Le Rapport W est un témoignage impeccable édité par Daniel Maghen, une proposition d’artiste originale et un travail historique de qualité. Après avoir réalisé deux récits humains qui côtoient l’Histoire, Gaëtan Nocq a accepté la proposition d’ Isabelle Davion d’adapter en Bande dessinée l’expérience de Witold Pilecki. Cet officier de l’Armée secrète polonaise infiltra le camp d’Auschwitz en septembre 1940. Il avait pour mission d’ y organiser un réseau de résistance chargé de renseigner l’extérieur afin de préparer une potentielle insurrection. Cette rencontre déterminante a conduit le bédéiste à se plonger consciencieusement dans la documentation.
Pour s’imprégner et dégager un point de vue d’auteur, il s’est rendu sur place afin de faire un état des lieux avec un regard scientifique. Il a aspiré au passage toute la charge émotionnelle et porté une attention particulière à l’environnement du camp. Il a fait des choix importants dans les rapports, sélectionné les passages pertinents puis imaginé les dialogues. Il s’est également rendu au musée de l’armée de l’intérieur à Cracovie pour observer quelques archives.
Il a ensuite composé son personnage principal à partir des éléments en sa possession. Il a mis en scène un soldat à la volonté de fer, déterminé à atteindre son objectif. C’est un héros avec ses doutes, sa sensibilité qui a essayé d’aboutir à une rébellion et qui s’est néanmoins résigné à l’évasion réalisant avec justesse que toute révolte était vaine sans une aide extérieure. D’autres tentatives s’étaient préalablement soldées par des échecs retentissants.

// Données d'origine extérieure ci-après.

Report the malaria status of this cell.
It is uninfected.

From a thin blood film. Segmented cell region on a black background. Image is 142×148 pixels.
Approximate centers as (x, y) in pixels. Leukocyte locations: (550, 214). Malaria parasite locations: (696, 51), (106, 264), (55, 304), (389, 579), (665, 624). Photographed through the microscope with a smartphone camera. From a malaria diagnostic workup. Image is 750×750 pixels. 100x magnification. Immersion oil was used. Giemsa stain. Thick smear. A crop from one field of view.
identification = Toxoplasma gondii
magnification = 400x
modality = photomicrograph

La narration s’ouvre sur l’arrivée de l’officier à Auschwitz en septembre 1940, elle couvre son évasion du camp dans la nuit du 26 au 27 avril 1943 jusqu’à ses derniers jours et sa fin funeste. Ironie du sort, l’homme qui a combattu le nazisme sera victime d’un autre totalitarisme en 1947. Le rapport W est le nom du premier rapport qu’il rédigea après son évasion, c’est un texte de 10 pages aujourd’hui conservé en Pologne dans lequel les noms sont judicieusement cryptés. Le détenu en envoya plusieurs de ce type lors de son incarcération, des exposés factuels dont on ne connaît pas le nombre exact.
C’est un récit d’espionnage incroyable et complexe que met en cases l’auteur décrivant comment l’agent a lentement tissé sa toile composant finalement un impressionnant réseau qui aurait compté en 1942 près de 800 membres. Il signe un huis clos captivant avec aussi des échappées. Il a mis en place un découpage très réfléchi qui inclut des flashbacks, installe un bel équilibre entre le texte et l’image et aboutit à un rendu fluide et immersif.

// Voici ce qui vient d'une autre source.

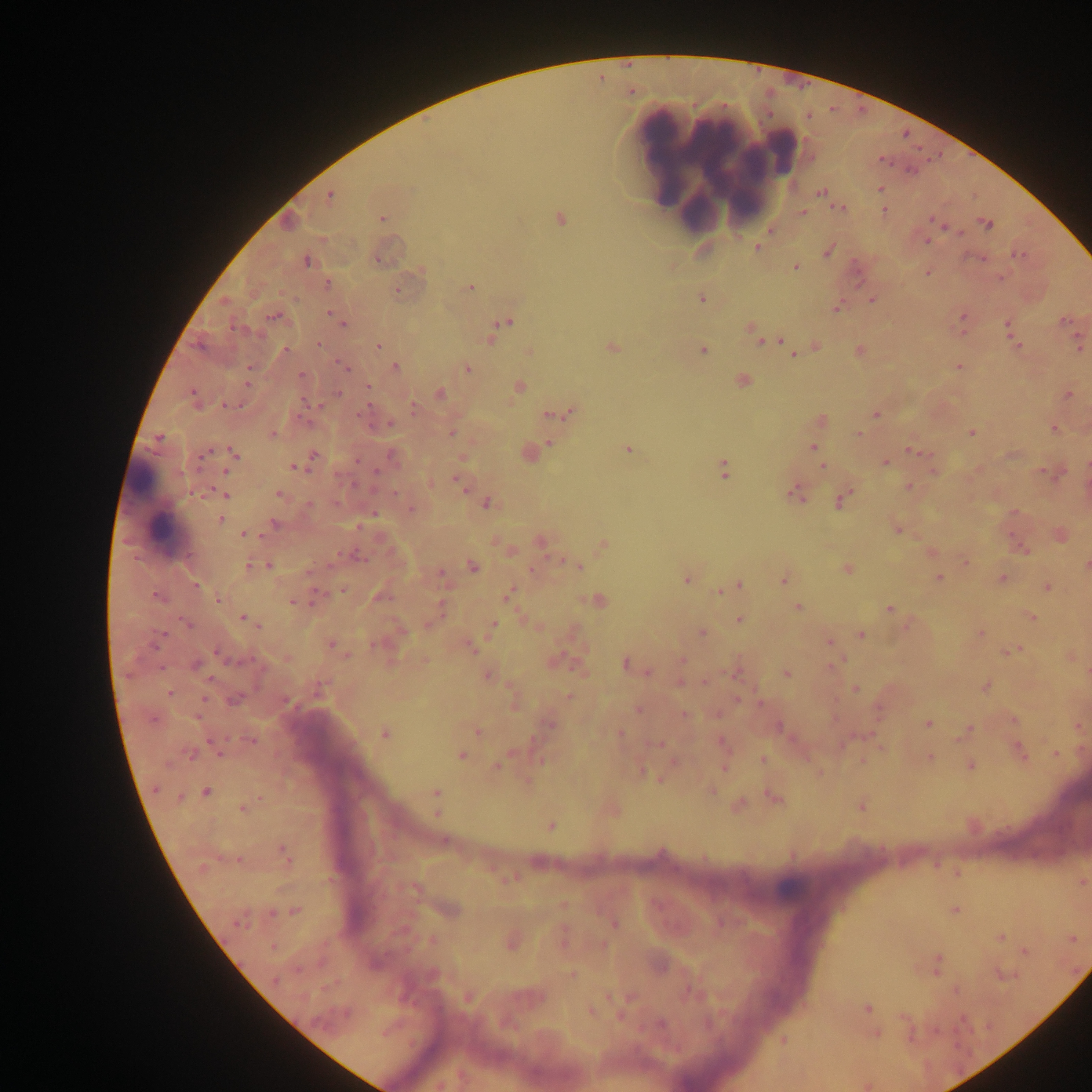

field of view = single
leukocyte locations = approximate centers as {x, y} in pixels: {659, 154}, {718, 165}, {154, 505}, {788, 887}
country = Ghana
malaria parasite locations = approximate centers as {x, y} in pixels: {882, 160}, {881, 189}, {821, 192}, {330, 196}, {840, 209}, {885, 211}, {802, 213}, {383, 218}, {560, 219}, {933, 220}, {987, 224}, {960, 233}, {927, 241}, {757, 248}, {829, 251}, {1019, 255}, {977, 259}, {377, 260}, {306, 261}, {795, 267}, {927, 273}, {1001, 279}, {328, 283}, {471, 288}, {398, 291}, {702, 299}, {872, 300}, {837, 307}, {332, 315}, {963, 315}, {276, 317}, {1065, 321}, {342, 323}, {505, 323}, {497, 327}, {1008, 327}, {753, 331}, {757, 337}, {1012, 338}, {490, 339}, {772, 340}, {782, 340}, {1015, 344}, {319, 345}, {379, 346}, {612, 347}, {817, 347}, {1080, 347}, {286, 350}, {703, 350}, {859, 351}, {794, 355}, {395, 367}, {959, 367}, {345, 368}, {468, 368}, {249, 369}, {301, 375}, {742, 380}, {519, 387}, {369, 388}, {440, 393}, {192, 394}, {337, 394}, {1069, 395}, {231, 405}, {413, 407}, {572, 412}, {362, 414}, {877, 414}, {548, 416}, {821, 420}, {390, 423}, {1054, 429}, {971, 432}, {452, 433}, {858, 434}, {273, 435}, {159, 438}, {549, 443}, {813, 447}, {628, 450}, {912, 451}, {234, 453}, {313, 455}, {392, 456}, {885, 463}, {822, 466}, {294, 467}, {724, 468}, {225, 471}, {376, 471}, {934, 471}, {457, 480}, {909, 486}, {395, 493}, {224, 494}, {279, 494}, {796, 494}, {842, 500}, {487, 504}, {309, 505}, {411, 510}, {373, 513}, {1014, 513}, {221, 519}, {275, 524}, {898, 529}, {244, 534}, {541, 541}, {602, 545}, {1023, 550}, {932, 551}, {966, 562}, {1086, 565}, {249, 566}, {270, 566}, {472, 566}, {577, 566}, {848, 569}, {533, 570}, {308, 572}, {440, 573}, {939, 578}, {1003, 579}, {686, 580}, {784, 580}, {196, 585}, {739, 586}, {1047, 587}, {719, 592}, {509, 594}, {158, 597}, {219, 599}, {596, 601}, {292, 602}, {797, 608}, {889, 609}, {1031, 616}, {245, 618}, {739, 619}, {186, 623}, {493, 625}, {701, 633}, {861, 634}, {981, 634}, {157, 641}, {828, 642}, {331, 644}, {469, 646}, {1013, 651}, {219, 655}, {347, 655}, {682, 660}, {555, 661}, {626, 663}, {197, 665}, {835, 665}, {647, 671}, {736, 674}, {787, 674}, {487, 675}, {680, 683}, {705, 683}, {986, 687}, {856, 689}, {169, 694}, {569, 696}, {235, 700}, {737, 700}, {761, 702}, {638, 710}, {685, 714}, {928, 723}, {549, 725}, {779, 726}, {479, 731}, {967, 731}, {620, 733}, {384, 735}, {251, 740}, {722, 742}, {658, 744}, {1020, 752}, {1056, 753}, {191, 754}, {461, 755}, {930, 758}, {763, 759}, {970, 765}, {497, 766}, {724, 769}, {659, 780}, {156, 790}, {207, 792}, {436, 792}, {712, 792}, {772, 798}, {739, 805}, {862, 806}, {242, 808}, {437, 813}, {550, 826}, {285, 854}, {507, 879}, {416, 889}, {451, 909}, {956, 910}, {295, 911}, {271, 914}, {240, 921}, {614, 923}, {1001, 937}, {433, 940}, {512, 942}, {273, 948}, {1026, 951}, {938, 958}, {1005, 974}, {571, 975}, {469, 998}, {868, 1009}, {590, 1011}, {660, 1024}, {876, 1033}, {783, 1040}
capture = mobile-phone photograph through a microscope
preparation = thick blood smear
image size = 1092×1092 pixels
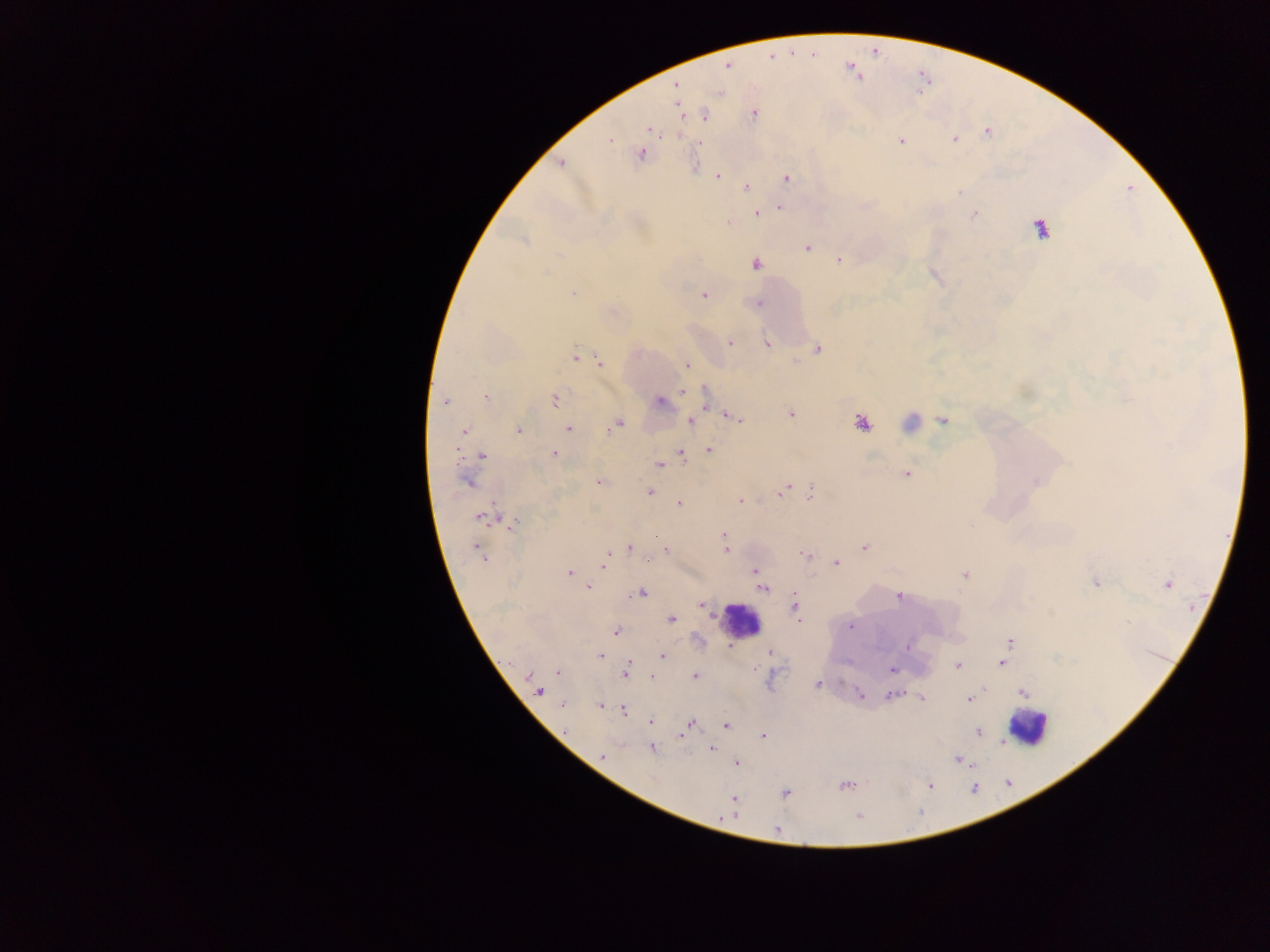

Approximate centers as x y in pixels.
Summary:
  - Malaria parasite locations: 846 67; 856 75; 861 77; 678 85; 678 107; 753 114; 646 129; 678 136; 610 139; 900 139; 955 140; 641 153; 560 163; 695 163; 718 176; 787 179; 747 187; 780 207; 755 213; 728 221; 1039 228; 522 240; 806 248; 839 260; 755 263; 704 296; 757 304; 729 342; 767 344; 818 349; 575 356; 600 362; 687 364; 1020 390; 684 392; 485 397; 554 400; 446 401; 657 401; 705 406; 789 414; 727 415; 944 420; 690 421; 621 422; 862 422; 568 429; 610 429; 464 431; 519 431; 605 432; 709 449; 682 453; 456 454; 482 454; 553 454; 658 465; 908 472; 598 481; 468 482; 649 491; 810 492; 781 493; 740 500; 678 503; 493 506; 480 519; 515 522; 723 536; 726 545; 477 546; 865 547; 632 548; 725 549; 665 550; 607 553; 804 555; 836 563; 603 565; 753 570; 963 574; 569 575; 1097 583; 1168 584; 589 586; 763 588; 644 592; 898 598; 795 601; 672 619; 798 620; 849 626; 615 631; 1010 642; 908 645; 730 646; 770 653; 600 655; 662 657; 1004 664; 628 665; 957 666; 756 669; 892 669; 526 675; 624 675; 694 677; 818 685; 541 692; 1022 693; 859 694; 895 694; 922 699; 970 701; 561 705; 599 706; 623 710; 652 722; 726 726; 722 728; 685 732; 979 733; 681 736; 764 736; 652 748; 711 748; 603 757; 957 759; 735 764; 844 788; 785 793; 734 798; 732 813; 860 816
  - Leukocyte locations: 738 618; 1027 730
  - Image size: 1270×952 pixels
  - Field of view: single
  - Country: Ghana
  - Preparation: thick blood film
  - Capture: mobile-phone photograph through a microscope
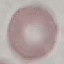
Summary:
  - Malaria status: uninfected
  - Stain: Giemsa
  - Image type: automatically extracted cell patch, resized to 64 × 64 pixels
  - Capture: smartphone camera at the microscope eyepiece
  - Preparation: thin blood film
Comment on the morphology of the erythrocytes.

L’artiste déplace les masses, il se démarque par une démarche picturale et des couleurs omniprésentes. Il installe une mécanique qui apporte de l’action, du rythme ou qui laisse parfois le champ libre à la contemplation. Parfois, il varie les effets, efface les décors pour mettre au centre de l’histoire l’humain et la dimension psychologique
Pour le traitement graphique il a décidé de privilégier une base de bleu et de rouge produisant des couleurs tantôt dures, non naturalistes pour symboliser l’irréel, le cauchemar, l’incarcération et tantôt douces lorsqu’il est question des souvenirs de l’officier et des moments de liberté. L’alternance des couleurs génère un saisissant contraste vecteur d’émotions envahissantes qui aspire le lecteur, le saisit, l’ entraîne, l’embarque du début à la fin.

Le rapport W est un livre important avec lequel son auteur enrichit l’ apport historique d’ une dimension artistique singulière. C’est un opus précieux et effroyable qui prouve que même en enfer des hommes s’érigent avec abnégation et courage pour que d’autres aient une vie meilleure. C’est un bel hommage qui a le mérite de mettre en relief un personnage malheureusement trop vite oublié comme le furent pendant des années dans une autre mesure les civils Irena Sendler et Oskar Schindler. C’est aussi une porte d’entrée intéressante et neuve pour les personnes qui souhaitent en connaître davantage sur l’univers concentrationnaire. Il est complété par un dossier dense et captivant en fin d’opus qui apporte de nombreuses réponses et devrait combler les plus érudits.